EBMT NEWSLETTER | July 2018 | Volume 61 - Issue 2

European Medicines Agency and EBMT Registry

The EBMT continues to have fruitful interactions with the EU and its institutions. The most significant achievement recently was the publication for consultation on 29 June of the European Medicines Agency qualification opinion on the EBMT registry for follow-up of CAR-T cell therapy recipients.
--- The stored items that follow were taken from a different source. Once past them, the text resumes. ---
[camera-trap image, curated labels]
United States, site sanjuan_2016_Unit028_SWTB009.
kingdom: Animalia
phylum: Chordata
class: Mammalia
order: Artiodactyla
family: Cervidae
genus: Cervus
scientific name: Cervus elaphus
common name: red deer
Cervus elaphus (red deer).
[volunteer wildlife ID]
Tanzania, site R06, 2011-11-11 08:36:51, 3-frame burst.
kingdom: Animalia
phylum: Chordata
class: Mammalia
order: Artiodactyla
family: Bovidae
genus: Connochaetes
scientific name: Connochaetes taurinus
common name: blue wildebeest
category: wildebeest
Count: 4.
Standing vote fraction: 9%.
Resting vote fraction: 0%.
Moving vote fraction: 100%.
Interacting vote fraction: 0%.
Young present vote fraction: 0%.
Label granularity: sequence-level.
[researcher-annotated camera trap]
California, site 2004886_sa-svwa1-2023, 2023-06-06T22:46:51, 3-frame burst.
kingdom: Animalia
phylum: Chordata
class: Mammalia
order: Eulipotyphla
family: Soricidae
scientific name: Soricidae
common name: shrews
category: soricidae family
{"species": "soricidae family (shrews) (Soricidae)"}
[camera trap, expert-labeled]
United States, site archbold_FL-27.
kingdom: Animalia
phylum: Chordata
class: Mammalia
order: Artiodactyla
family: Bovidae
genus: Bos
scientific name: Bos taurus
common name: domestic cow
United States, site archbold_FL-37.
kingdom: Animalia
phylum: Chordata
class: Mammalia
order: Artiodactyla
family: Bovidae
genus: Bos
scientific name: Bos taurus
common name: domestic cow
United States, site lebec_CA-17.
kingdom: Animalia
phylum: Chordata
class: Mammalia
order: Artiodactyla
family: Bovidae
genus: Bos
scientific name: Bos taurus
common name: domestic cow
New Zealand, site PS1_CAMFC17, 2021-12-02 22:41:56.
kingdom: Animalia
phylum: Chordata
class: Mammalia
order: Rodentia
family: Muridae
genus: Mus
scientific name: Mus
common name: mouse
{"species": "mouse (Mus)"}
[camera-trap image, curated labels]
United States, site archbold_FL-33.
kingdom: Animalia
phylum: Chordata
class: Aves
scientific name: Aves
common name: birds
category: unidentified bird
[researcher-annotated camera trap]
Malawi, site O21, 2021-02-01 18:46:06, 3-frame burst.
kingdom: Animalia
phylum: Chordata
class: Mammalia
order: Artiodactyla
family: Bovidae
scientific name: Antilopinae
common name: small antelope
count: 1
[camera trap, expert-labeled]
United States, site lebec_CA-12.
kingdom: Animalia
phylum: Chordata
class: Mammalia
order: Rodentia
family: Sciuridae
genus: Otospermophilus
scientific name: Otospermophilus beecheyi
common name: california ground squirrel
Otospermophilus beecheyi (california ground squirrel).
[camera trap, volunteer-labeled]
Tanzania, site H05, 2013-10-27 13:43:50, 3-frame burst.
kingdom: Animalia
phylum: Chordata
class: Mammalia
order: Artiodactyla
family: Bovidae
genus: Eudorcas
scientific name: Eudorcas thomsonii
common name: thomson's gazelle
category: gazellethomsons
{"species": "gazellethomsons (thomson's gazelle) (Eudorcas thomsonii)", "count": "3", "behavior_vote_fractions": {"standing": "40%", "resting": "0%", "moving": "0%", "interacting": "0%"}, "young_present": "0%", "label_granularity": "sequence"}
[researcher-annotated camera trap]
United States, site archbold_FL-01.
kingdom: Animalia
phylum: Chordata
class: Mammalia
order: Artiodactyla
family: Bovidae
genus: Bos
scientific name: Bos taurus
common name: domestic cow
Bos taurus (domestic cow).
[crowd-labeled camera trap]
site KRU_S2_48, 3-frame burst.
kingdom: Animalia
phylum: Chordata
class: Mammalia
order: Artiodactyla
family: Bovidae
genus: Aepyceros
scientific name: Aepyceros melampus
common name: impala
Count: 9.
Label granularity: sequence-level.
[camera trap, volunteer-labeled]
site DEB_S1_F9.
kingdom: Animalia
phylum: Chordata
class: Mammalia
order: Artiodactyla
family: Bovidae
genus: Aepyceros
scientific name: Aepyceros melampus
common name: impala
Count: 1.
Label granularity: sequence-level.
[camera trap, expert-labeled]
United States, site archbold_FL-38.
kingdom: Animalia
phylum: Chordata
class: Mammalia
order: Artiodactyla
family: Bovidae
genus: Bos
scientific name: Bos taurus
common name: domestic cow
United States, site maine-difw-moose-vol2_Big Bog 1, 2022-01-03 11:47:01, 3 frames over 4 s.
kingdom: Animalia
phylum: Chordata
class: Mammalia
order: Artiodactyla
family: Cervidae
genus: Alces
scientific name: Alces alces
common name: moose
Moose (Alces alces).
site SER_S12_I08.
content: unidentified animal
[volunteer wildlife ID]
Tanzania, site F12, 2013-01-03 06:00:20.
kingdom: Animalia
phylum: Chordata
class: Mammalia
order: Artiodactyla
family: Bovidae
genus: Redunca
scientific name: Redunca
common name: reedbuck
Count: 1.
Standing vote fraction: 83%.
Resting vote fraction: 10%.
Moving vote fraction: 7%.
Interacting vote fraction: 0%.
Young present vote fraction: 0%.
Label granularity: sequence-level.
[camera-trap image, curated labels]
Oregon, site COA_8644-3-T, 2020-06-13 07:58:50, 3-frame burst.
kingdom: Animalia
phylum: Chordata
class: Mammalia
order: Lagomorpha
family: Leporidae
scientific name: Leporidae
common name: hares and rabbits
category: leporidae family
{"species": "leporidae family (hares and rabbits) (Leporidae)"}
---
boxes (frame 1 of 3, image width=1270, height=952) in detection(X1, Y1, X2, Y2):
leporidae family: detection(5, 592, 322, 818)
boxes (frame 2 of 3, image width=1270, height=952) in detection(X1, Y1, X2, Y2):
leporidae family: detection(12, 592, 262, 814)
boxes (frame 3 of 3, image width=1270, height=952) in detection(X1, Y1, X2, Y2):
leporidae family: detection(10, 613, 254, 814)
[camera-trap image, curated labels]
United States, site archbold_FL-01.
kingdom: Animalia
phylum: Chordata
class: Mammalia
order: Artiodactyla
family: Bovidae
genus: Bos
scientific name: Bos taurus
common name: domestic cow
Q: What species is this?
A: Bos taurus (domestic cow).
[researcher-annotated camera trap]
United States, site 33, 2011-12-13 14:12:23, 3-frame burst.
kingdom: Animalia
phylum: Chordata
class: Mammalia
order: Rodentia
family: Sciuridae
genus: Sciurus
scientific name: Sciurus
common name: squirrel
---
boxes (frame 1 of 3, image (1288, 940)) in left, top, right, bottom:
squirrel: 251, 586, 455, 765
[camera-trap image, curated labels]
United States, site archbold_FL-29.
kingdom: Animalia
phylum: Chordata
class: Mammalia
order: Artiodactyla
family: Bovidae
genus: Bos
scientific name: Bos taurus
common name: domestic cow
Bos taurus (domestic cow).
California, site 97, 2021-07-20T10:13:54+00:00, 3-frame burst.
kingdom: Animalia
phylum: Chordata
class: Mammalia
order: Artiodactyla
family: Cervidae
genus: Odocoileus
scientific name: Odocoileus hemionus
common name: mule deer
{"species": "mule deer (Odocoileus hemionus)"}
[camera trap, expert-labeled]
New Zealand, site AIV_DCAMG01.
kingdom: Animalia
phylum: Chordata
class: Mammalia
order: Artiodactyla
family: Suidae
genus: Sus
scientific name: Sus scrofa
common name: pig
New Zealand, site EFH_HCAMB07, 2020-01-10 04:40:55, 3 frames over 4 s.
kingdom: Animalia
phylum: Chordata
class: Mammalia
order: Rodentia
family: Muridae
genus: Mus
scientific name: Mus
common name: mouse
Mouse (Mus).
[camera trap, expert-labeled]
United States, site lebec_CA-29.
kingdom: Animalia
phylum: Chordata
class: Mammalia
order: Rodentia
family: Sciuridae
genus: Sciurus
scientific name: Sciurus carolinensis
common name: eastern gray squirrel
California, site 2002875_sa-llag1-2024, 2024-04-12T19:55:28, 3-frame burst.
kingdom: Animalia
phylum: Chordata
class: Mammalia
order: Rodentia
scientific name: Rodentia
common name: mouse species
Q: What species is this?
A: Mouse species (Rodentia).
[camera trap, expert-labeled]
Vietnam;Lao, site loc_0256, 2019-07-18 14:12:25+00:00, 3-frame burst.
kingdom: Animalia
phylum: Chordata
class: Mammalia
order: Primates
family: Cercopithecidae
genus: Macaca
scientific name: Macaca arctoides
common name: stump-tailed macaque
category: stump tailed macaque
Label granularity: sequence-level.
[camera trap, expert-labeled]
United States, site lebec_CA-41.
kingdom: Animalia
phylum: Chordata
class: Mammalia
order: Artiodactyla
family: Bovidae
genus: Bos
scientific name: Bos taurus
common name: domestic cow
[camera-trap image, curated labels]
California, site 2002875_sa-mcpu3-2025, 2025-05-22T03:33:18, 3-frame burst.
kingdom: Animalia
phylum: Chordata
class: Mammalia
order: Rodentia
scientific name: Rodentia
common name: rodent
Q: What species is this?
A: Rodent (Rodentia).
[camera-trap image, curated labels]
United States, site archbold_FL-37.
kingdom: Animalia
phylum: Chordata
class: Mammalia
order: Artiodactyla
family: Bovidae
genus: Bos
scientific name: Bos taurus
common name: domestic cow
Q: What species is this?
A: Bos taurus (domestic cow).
This is of major significance representing an endorsement of the governance, structures, reach and quality of the registry and will put EBMT firmly in the centre of rolling out these novel therapies. It also represents the reward for all the hard work invested since last October in preparing the EMA process by EBMT staff and expert volunteers.

The opinion has also raised the profile of the registry among industry who are showing high interest in collaborating with EBMT on studies in the area of cellular therapy.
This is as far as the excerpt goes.